That’s good news and bad news, depending on your perspective. Stocked fish are planted in the lake and in pens with the intent of imprinting those fish to specific waters. When the Niagara River, Wilson, Olcott, Oak Orchard (and on down the line) receive their salmon, those are the only ones that will return in the fall. All of those naturally born fish from the Salmon River will return to the river from which they came. That’s the way nature intended it.
To add to the confusion, lake managers don’t know how many predators are in the lake. They don’t know what survival rate they are getting from the fish that are stocked or the fish that are naturally added to the system. They do know that fish raised in pens through the efforts of angler groups survive better than 2 to 1 when compared with direct stocks from the hatchery.
In 2018, the decision was made to once again reduce Chinook salmon and lake trout stocking numbers by 20 percent. It was based on science, from information collected in concert with DEC, USGS and OMNRF. The trawl numbers were down and the two-year gap of the 2013 and 2014 classes continued as they analyzed the data. Those numbers will continue to decrease with each passing year. Bear in mind that Chinook salmon, especially the adults, will specifically target adult alewives. A healthy alewife population may have as many as 8- or 9-year classes in a system. We may be down to 6 or 7 heading into 2019.

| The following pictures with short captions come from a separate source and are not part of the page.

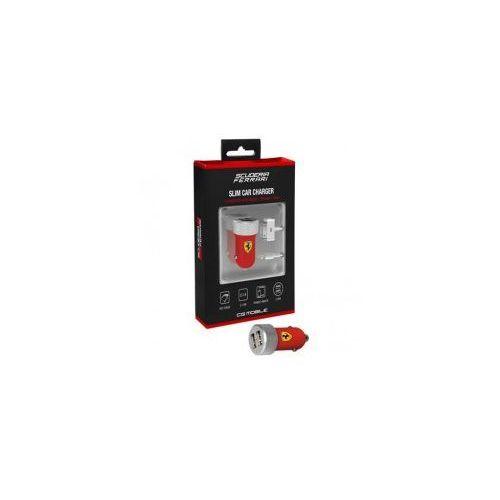 Ferrari  scuderia ładowarka samochodowa 2.1a 2xusb + kabel lightning i dock connector iphone, ipad (czerwony)
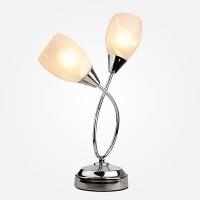 Настольная лампа Eurosvet 01006/2 хром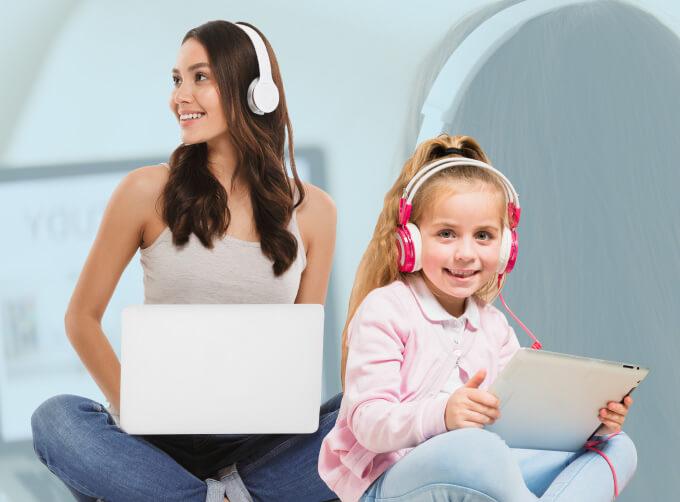 เรียนภาษาอังกฤษออนไลน์ตัวต่อตัว ที่ไหนดี - EduFirst คอร์สเรียนภาษาอังกฤษออนไลน์ เก่งเร็ว พร้อมรับรองผล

As we approach 2019, the announcement at the meetings was a 40 percent reduction in salmon stockings and a 20 percent reduction in lake trout plants.
“We are managing the lake for the long term,” Hurst said.

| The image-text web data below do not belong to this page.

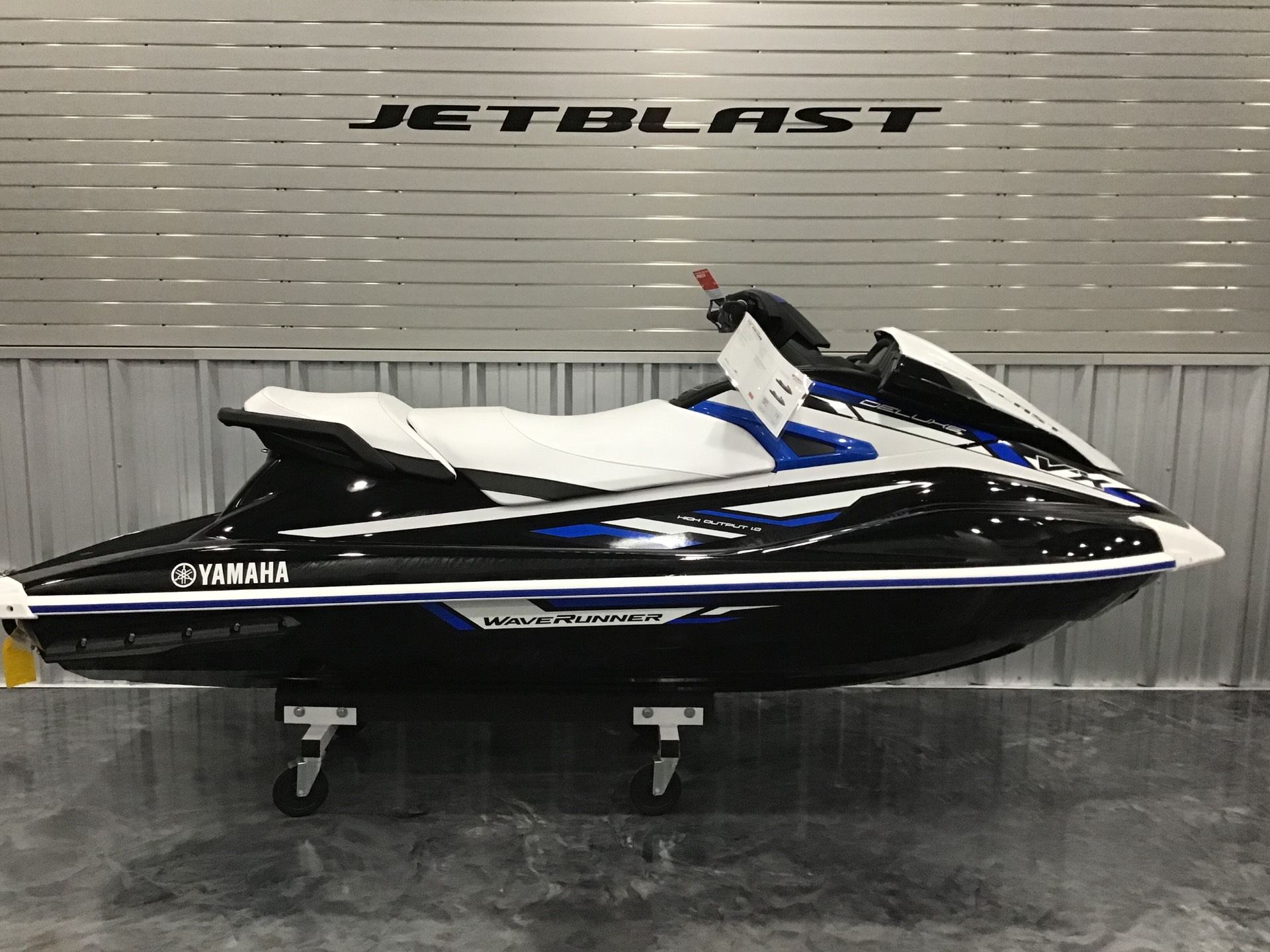 2019 Yamaha VX Deluxe in Gulfport, Mississippi - Photo 2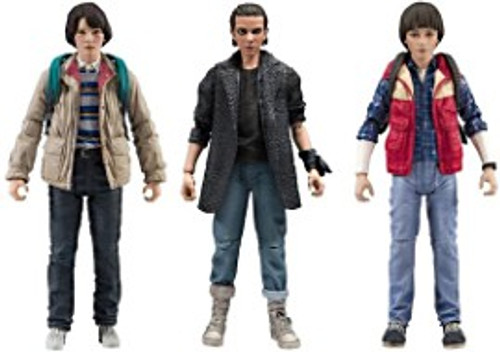 McFarlane Toys Stranger Things Series 3 Punk Eleven, Will & Mike Set of 3 Action Figures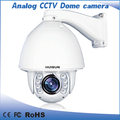 Surveillance 37x Optical Zoom Analog PTZ Camera 680TVL High Speed Dome Camera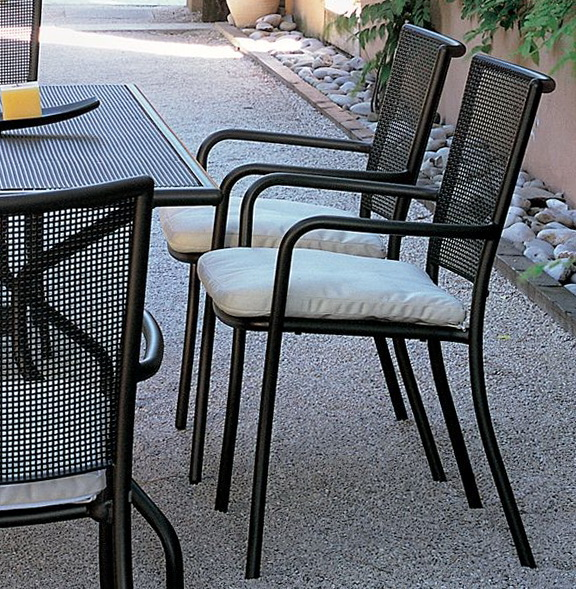 Outdoor Metal Dining Chairs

“We are anticipating a future event in the lake,” said Steve LaPan, Great Lake Unit Leader for the DEC. “If you want to maintain a good salmon fishery, it must be managed accordingly. The salmon stocking reductions are timed so that when we hit the ‘pot hole,’ there will not be as much of a demand for forage.”
Not everyone agreed with the assessment and the plan being put forward. The Eastern Lake Ontario Salmon and Trout Association was opposed, as well as a group from Fairhaven. Many charter captains were against any further stocking cuts and felt that the forage base was under assessed.

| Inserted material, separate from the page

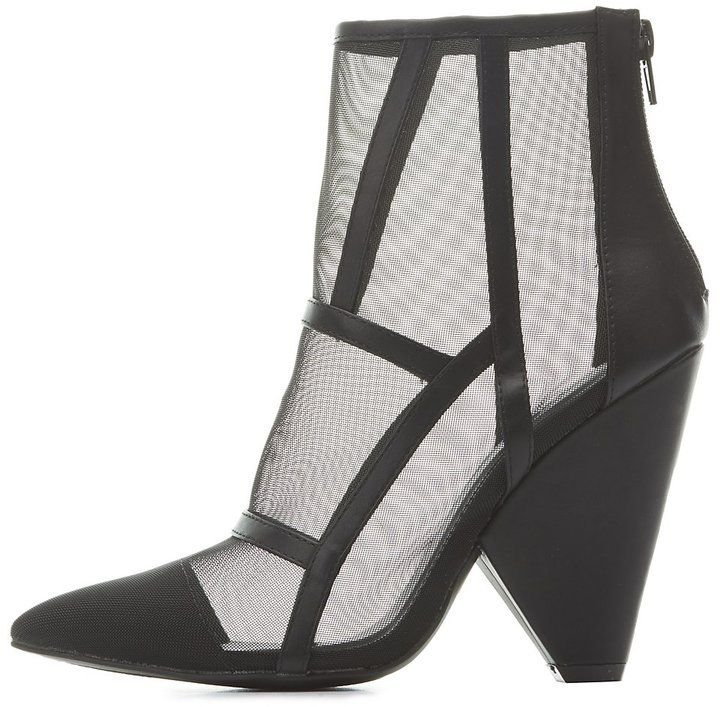 Charlotte Russe Pointed Toe Mesh Booties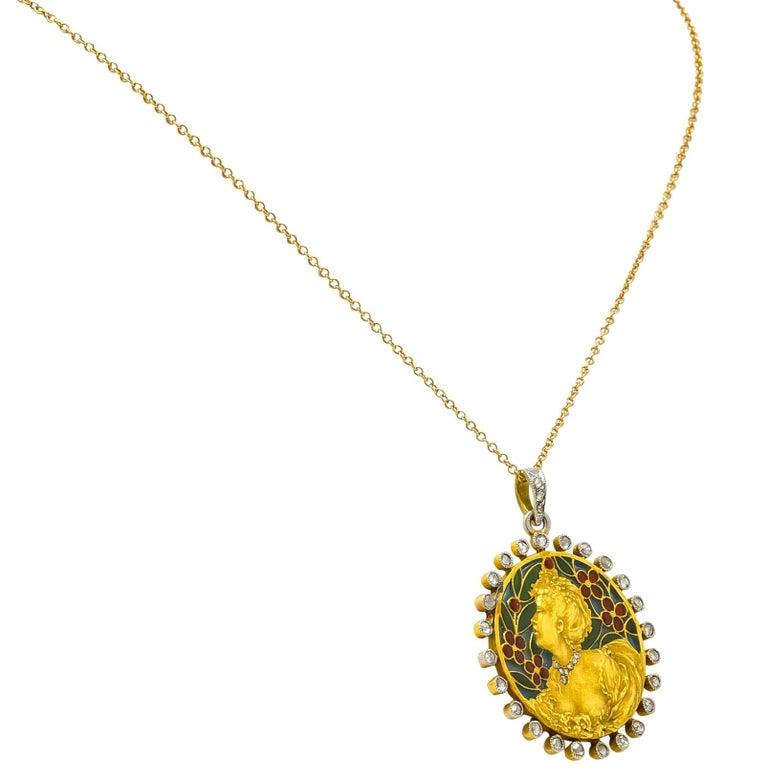 Women's or Men's Art Nouveau Plique-à-jour Enamel Diamond Platinum 18 Karat Gold Portrait Pendant For Sale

Joe Yaeger, president of the Lake Ontario Trout and Salmon Association, said this of the information presented by DEC:
“If the sizes of the alewives are down, the caloric value is less. This means that the salmon will need to eat more to maintain the same growth rates. We noticed that salmon were smaller this year in size so that makes sense. The salmon were also very hungry in the lake this year, leading to a record catch. However, it shouldn't be just the salmon taking the huge hit. Steelhead are huge consumers of smaller alewives. We should look at cutting all species. And because we have very little natural reproduction in the western end of the lake, do not cut salmon as much if at all in the west.”
Starting in 2019, DEC and OMNRF will clip every salmon that is stocked on both sides of the lake. This will help give them a better handle on natural reproduction. Remember that it is a bi-national effort and no announcement has yet been made on what’s happening across the border. On the New York side, more than 2.7 million salmon and trout will be stocked in the lake in 2019. Of that total, there will be 1,057,000 Chinook salmon. When you factor in that more than half of those fish will be held in pens, increasing their survival rate, and that we will still receive plenty of natural reproduction, the Lake Ontario king salmon fishery will be good to very good for years to come.
Just how good will be up to Mother Nature.